Dom
21
Oct
2018

Homilía XXIX Domingo del tiempo ordinario

Año litúrgico 2017 - 2018 - (Ciclo B)

El que quiera ser grande, sea vuestro servidor

Pautas para la homilía de hoy

Reflexión del Evangelio de hoy

El enigma del dolor, con todas sus aristas bien penosas, no se encuentra de tal modo sellado, que resulte imposible adentrarse en él, para encontrarle un sentido. Lo aclaran los textos del presente domingo, a partir ya del anuncio mesiánico que ofrece Isaías en la primera lectura (Is 53, 1-11). Es verdad que la oferta plena se halla en la consideración del comportamiento y palabras de Jesús.

En el breve fragmento del profeta se advierte que la aflicción —que carga sobre la humanidad del Mesías— no tiene la última palabra, ni será capaz de cerrar el curso de la historia o acabar con la estirpe humana. No deshará tampoco los planes de Dios. El horizonte, lejos de cerrarse inexorablemente, se amplía. El Redentor, todavía prometido, se presenta con plena voluntad para entregarse a sí mismo en expiación y así remover lo que es causa y raíz de los desajustes. La reparación por el pecado no podrá realizarla sino el Mesías ya encarnado, plenamente Dios y plenamente hombre, «entero en lo suyo y entero en lo nuestro», como escribía san León Magno hacia mediados del siglo V. La expiación nunca pudo hacerse, sino por Cristo, el Cordero que quita el pecado del mundo (Jn 1, 29), como lo manifiesta con fuerza santo Tomás (Suma de Teología I-II, q. 103, a. 2, c). Es el siervo anunciado que justificara a muchos cargando con sus culpas.

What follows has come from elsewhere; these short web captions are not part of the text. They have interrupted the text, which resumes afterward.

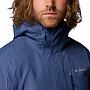 Chaqueta Hombre Columbia Hikebound II Jacket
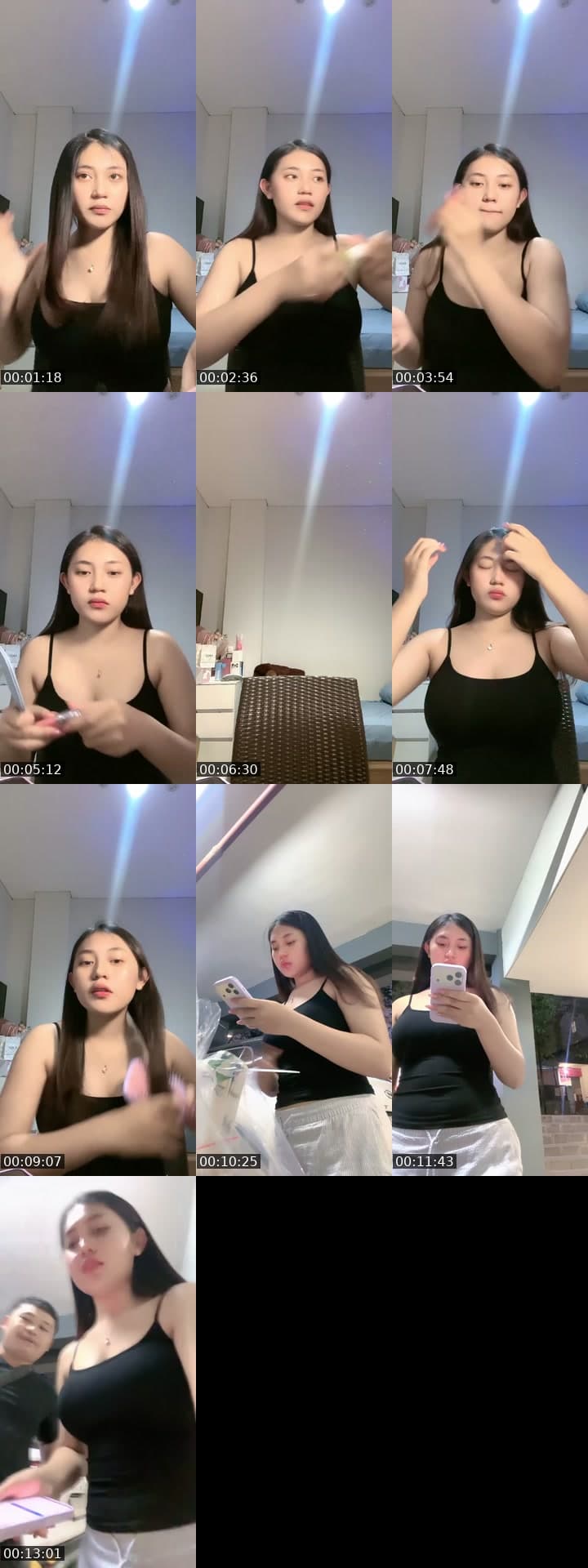 kemana nyakkk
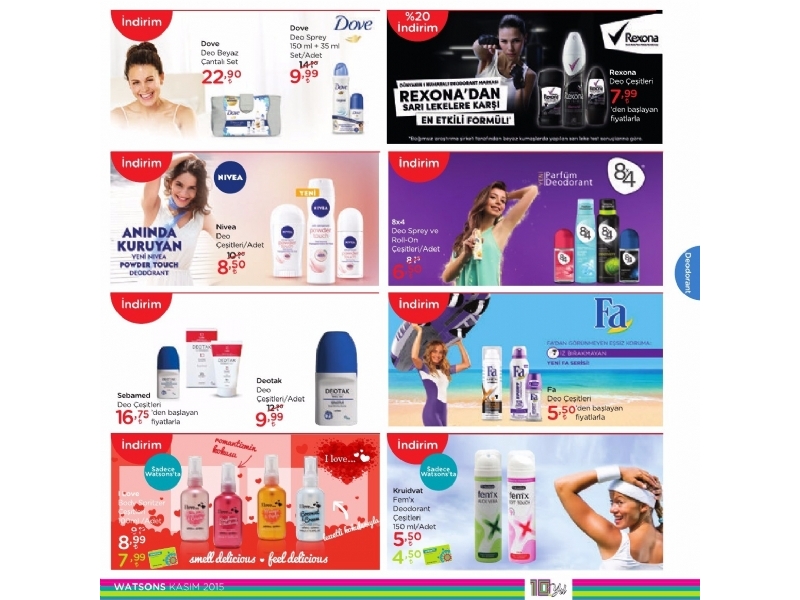 Watsons Kasm 2015 - 31
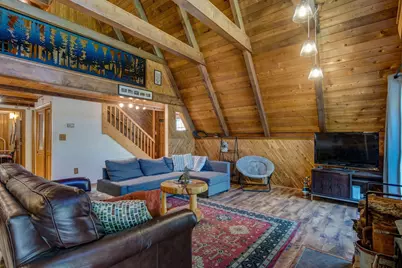 1952 Payette, Dorrington, CA 95223 - Photo 8
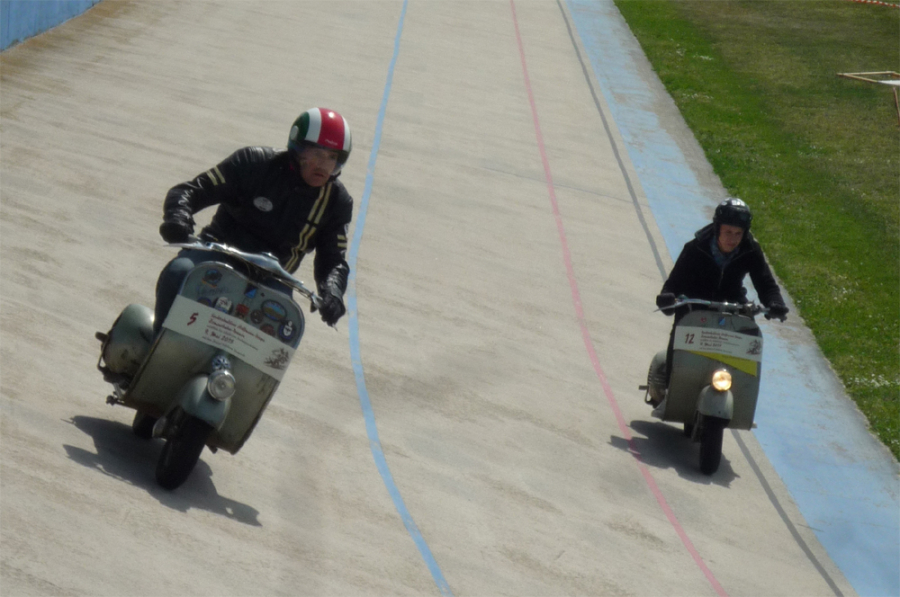 Sternfahrt_Zementbahn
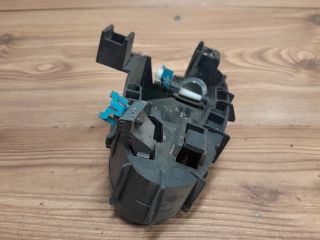 bontott CITROËN XSARA Bal hátsó Belső Kilincs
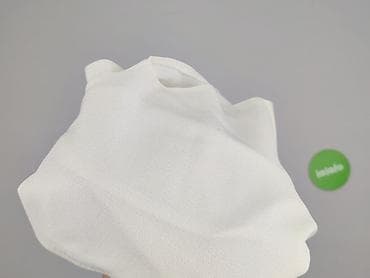 outlet second hand: Koszula damska, rozmiar 2XL — 5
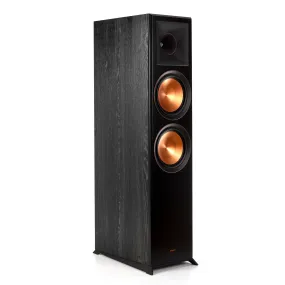 Klipsch RP-8000F II Floorstanding Speaker - pair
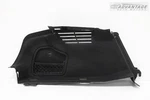 2017 Audi A4 Quattro Rear Left Side Trunk Quarter Panel Trim Cover Black Oem. Fixed Price $124.99.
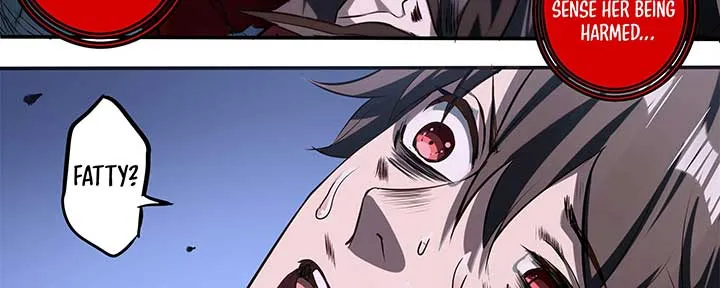 Alien Abyss: Restart Era Chapter 8 Online - página 45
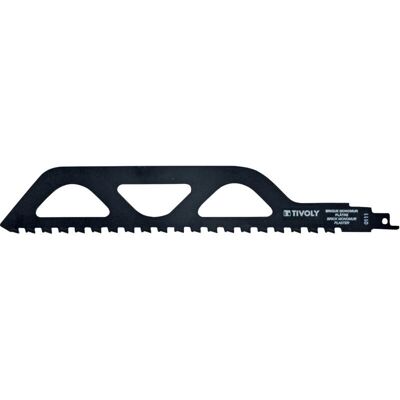 TIVOLY Lama XT505820111 - Universal Abrasive Saw Blade - Saw Blade TIVOLY Lama XT505820111 - Universal Abrasive Saw Blade - Saw Blade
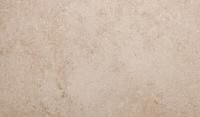 Пластик HPL 3327 MK Вулканический песок (камень мика) PF 4200x1300x0,6 Arpa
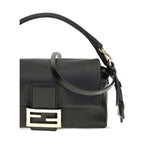 Black Lamb Ovis Aries Aries Handbag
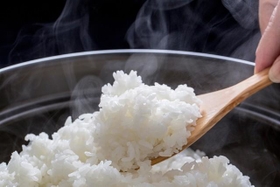 標高によって、ご飯の味が変わる！？　タワマンで美味しくないというならば…。写真はイメージです（kazoka303030/stock.adobe.com）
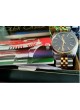  OYSTER DATEJUST 16233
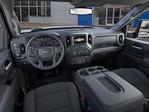 New 2025 Chevrolet Silverado 2500 Work Truck Double Cab 4WD Pickup for sale #C177575 - photo 40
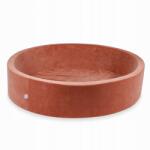 Mimii Velvet Soft Canyon Clay labda nélküli száraz medence (vs091)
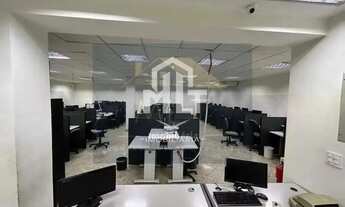 Imagem 5: Edifício Prédio à venda na Morais e Silva, Maracanã, RIO DE JANEIRO - RJ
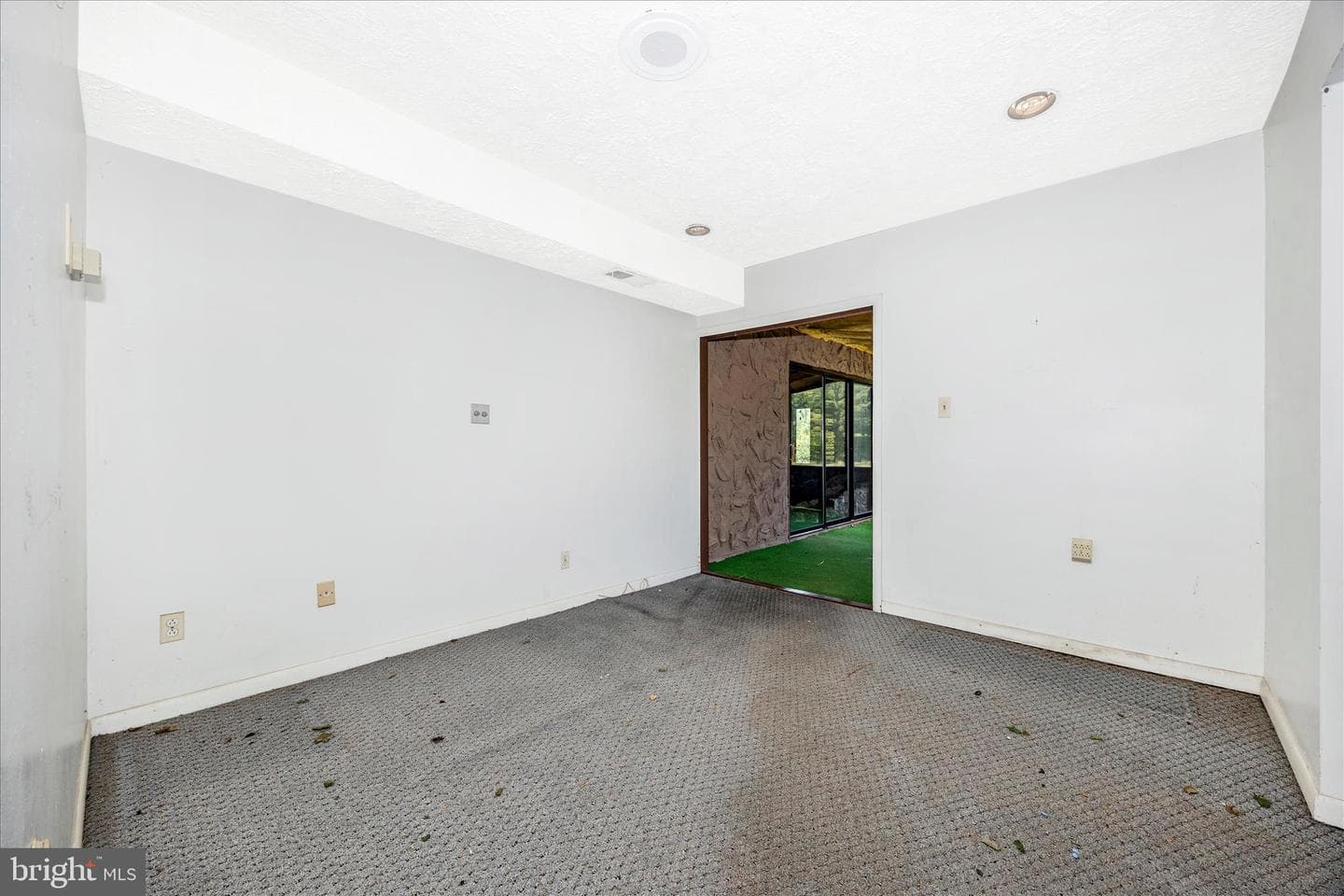 18810 Wasche Road photo 23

La presencia de Jesús en la historia, confirma lo anunciado también por el Salmo responsorial (Sal 33, 5, 18-23). Se pone de parte de la justicia y el derecho, revela el amor de Dios del que está llena la tierra, se muestra totalmente volcado hacia los que esperan en él. Sostiene en lo penoso de la vida y salva de la muerte. Es socorro y escudo para quien pone en él la esperanza.

Los apóstoles fueron conscientes de sus límites y, a la par, del poder, grandeza y gloria que asistía a Jesús. Algo que se necesita siempre para enfilar la senda de la salvación. Lo encuentran indefectiblemente de cara, atento, sensible y comprensivo a sus súplicas. También optimista, con relación a las posibilidades de aquellos discípulos (Mc 10, 35-45).

La llave o clave para franquear lo «racionalmente inexplicable» está en el amor, un amor autenticado y acrisolado en el servicio y, desde él, en la disponibilidad para dar a manos llenas, a entregar y entregarse, no de cualquier modo, sino en rescate «por muchos», es decir, por todos. Es lo que dice y hace Jesús. Su rescate, que conduce hacia la libertad del servicio, da mucho más de lo que se había perdido o malogrado. Él actúa la llave con la que penetra en los cielos, pero la deposita sobre las manos que están firmes en la fe, aun afectadas por la flaqueza, que, sin duda, él mismo experimentaba, «exactamente igual que nosotros» (Hb 4, 14-16).

El panorama, a simple vista, no se presenta como un campo inevitablemente florido. Más aun, basta el azote del viento para que las flores ya no existan (Sal 102, 15). Pero no se marchita nunca la flor de los campos, ni el lirio de los valles (Cant 2, 1, Vulgata). Es Cristo quien anima a toda la humanidad con las palabras que hoy se proclaman: «Acerquémonos, confiadamente, al trono de gracia a fin de alcanzar misericordia y hallar gracia para una vida oportuna» (Hb 4, 16).

Es este, puede asegurarse, el mensaje del DOMUND que hoy se celebra y que invita a la gratitud y al incremento de un servicio infatigable y sin fronteras al Evangelio. Un gran medievalista participaba en sus clases una convicción a la que había llegado, tras muchos años dedicado al estudio de la historia: «La Iglesia —decía— está Viva, cuando es Misionera. Pierde Vitalidad y Enferma, cuando se Repliega hacia dentro de sí misma» (Friedrich Kempf).